FEDERAL · CONSTRUCTION · TALENT PIPELINE

Date: Announced February 18, 2026

IRCC removed Cooks and Chefs from the Express Entry Trade Occupations category and added Butchers. Previously, cooks were absorbing the large majority of trade-category invitations roughly 1,121 of a hypothetical 2,000-person draw versus only 401 across all 20 hands-on construction trades combined. IRCC also relaxed the work-experience rule across all categories, from 6 months continuous to 12 months (non-continuous) within 3 years, which particularly helps construction workers who see seasonal gaps in employment.

Why it matters for Peopled: the federal Trades draw pool now points almost entirely at construction and industrial occupations, which should ease PR odds for the construction-trade candidates we place — a genuinely favourable shift for our core BC and Manitoba pipeline.
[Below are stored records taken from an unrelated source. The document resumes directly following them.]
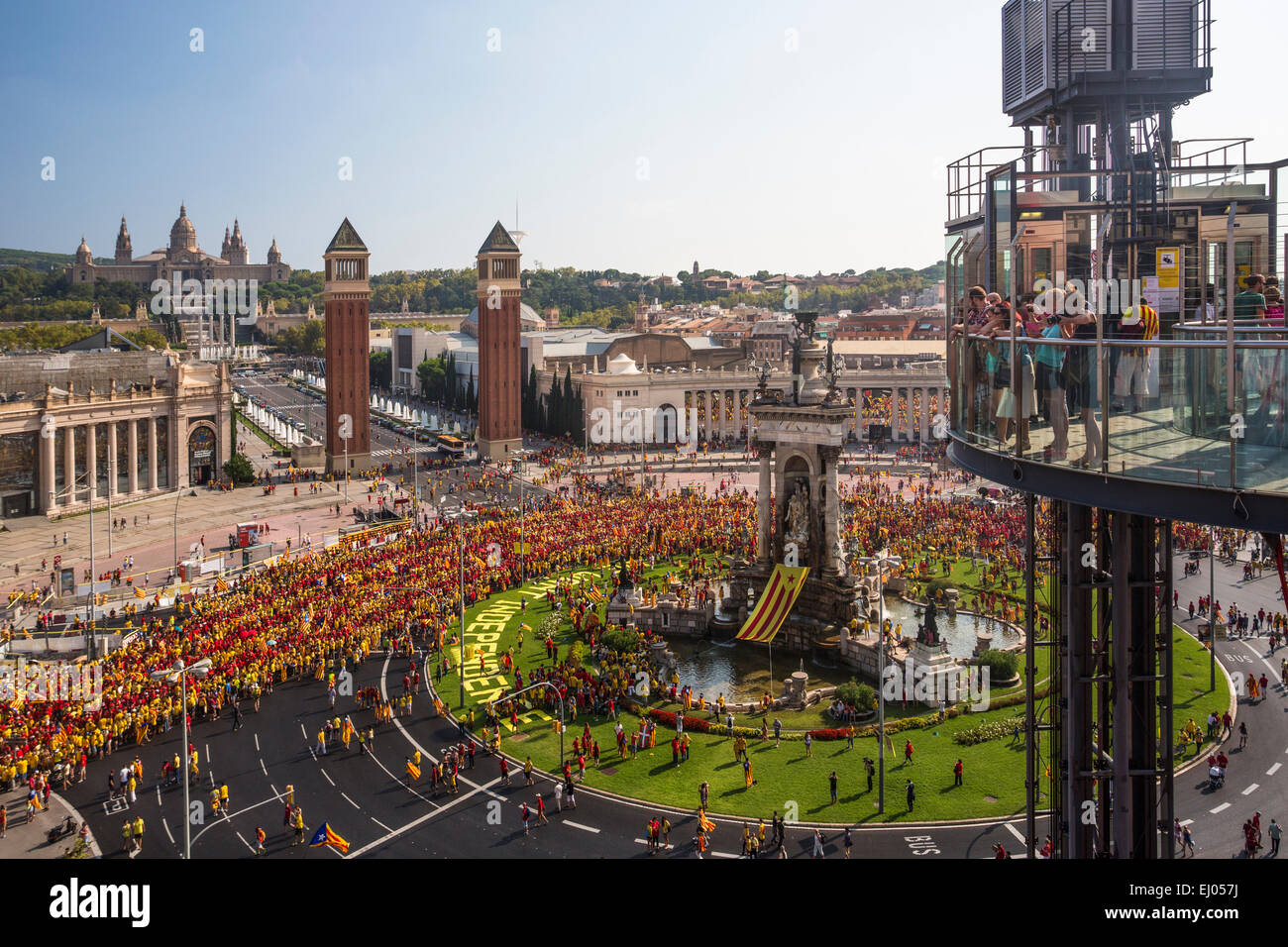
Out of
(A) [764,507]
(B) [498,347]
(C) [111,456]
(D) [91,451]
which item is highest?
(B) [498,347]

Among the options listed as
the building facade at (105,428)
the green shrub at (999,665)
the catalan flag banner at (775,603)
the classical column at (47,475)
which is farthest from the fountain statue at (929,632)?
the classical column at (47,475)

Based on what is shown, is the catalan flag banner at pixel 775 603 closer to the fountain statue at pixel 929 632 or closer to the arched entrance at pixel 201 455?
the fountain statue at pixel 929 632

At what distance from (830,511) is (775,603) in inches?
188

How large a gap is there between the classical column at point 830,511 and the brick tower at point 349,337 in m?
61.9

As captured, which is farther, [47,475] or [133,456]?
[133,456]

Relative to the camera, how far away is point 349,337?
3905 inches

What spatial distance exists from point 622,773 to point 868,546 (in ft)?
96.8

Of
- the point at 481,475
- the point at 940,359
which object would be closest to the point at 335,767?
the point at 481,475

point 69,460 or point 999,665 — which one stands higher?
point 69,460

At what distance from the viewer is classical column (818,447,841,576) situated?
41.6 m

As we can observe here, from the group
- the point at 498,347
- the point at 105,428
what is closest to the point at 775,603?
the point at 105,428

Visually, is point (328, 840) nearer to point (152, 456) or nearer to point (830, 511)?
point (830, 511)
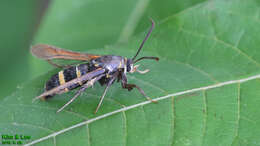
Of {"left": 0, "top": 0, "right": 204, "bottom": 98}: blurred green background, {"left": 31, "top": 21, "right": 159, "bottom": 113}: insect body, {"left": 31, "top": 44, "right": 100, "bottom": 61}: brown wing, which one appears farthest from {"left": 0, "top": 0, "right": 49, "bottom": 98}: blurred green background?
{"left": 31, "top": 21, "right": 159, "bottom": 113}: insect body

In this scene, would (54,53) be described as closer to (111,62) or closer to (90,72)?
(90,72)

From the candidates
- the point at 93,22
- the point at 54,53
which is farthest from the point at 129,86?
the point at 93,22

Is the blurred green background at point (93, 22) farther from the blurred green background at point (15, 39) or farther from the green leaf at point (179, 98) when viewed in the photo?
the blurred green background at point (15, 39)

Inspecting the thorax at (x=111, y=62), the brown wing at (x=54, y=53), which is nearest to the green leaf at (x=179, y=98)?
the thorax at (x=111, y=62)

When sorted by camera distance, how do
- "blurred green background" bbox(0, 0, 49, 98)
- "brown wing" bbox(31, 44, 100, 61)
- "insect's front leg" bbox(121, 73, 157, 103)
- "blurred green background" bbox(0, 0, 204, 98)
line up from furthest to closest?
"blurred green background" bbox(0, 0, 49, 98) < "blurred green background" bbox(0, 0, 204, 98) < "brown wing" bbox(31, 44, 100, 61) < "insect's front leg" bbox(121, 73, 157, 103)

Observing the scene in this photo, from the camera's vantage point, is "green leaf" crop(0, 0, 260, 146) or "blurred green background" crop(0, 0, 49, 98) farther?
Result: "blurred green background" crop(0, 0, 49, 98)

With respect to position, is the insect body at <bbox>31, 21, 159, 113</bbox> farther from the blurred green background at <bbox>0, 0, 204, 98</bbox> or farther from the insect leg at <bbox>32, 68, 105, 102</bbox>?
the blurred green background at <bbox>0, 0, 204, 98</bbox>
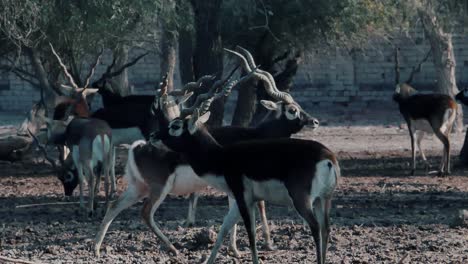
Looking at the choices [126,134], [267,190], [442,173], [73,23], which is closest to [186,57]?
[126,134]

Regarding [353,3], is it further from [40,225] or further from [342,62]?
[342,62]

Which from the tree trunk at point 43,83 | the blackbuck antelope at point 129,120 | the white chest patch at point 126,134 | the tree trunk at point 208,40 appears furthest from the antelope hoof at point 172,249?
the tree trunk at point 43,83

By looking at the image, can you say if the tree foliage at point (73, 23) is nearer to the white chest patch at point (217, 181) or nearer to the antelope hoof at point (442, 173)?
the antelope hoof at point (442, 173)

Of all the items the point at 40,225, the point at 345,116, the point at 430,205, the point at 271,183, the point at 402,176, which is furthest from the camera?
the point at 345,116

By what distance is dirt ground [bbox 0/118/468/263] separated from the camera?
1033cm

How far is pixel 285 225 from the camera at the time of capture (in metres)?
12.2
8. “Team Canada Strong” — $6B Federal Plan to Recruit 100,000 Red Seal Trades Workers

FEDERAL · CONSTRUCTION · LATEST

Date: Announced April 29, 2026

Prime Minister Mark Carney announced a $6 billion, five-year federal initiative to recruit, train, and hire 80,000–100,000 Red Seal-certified trades workers, as part of the Spring Economic Update. It responds to a projected national shortfall of roughly 1.4 million skilled trades workers by 2033. The current phase is framed around domestic youth recruitment (paid placements, apprenticeship wage top-ups, a $5,000 completion bonus, and faster Red Seal certification), but the scale of the commitment is the clearest signal yet of where federal trades investment
is headed.

Why it matters for Peopled: this doesn’t open a new immigration pathway on its own, but it confirms skilled trades will stay a top federal priority for years, not just this cycle a strong talking point for client conversations, and a marker to watch for follow-on PNP or Express Entry expansion in construction trades over the next 12–18 months.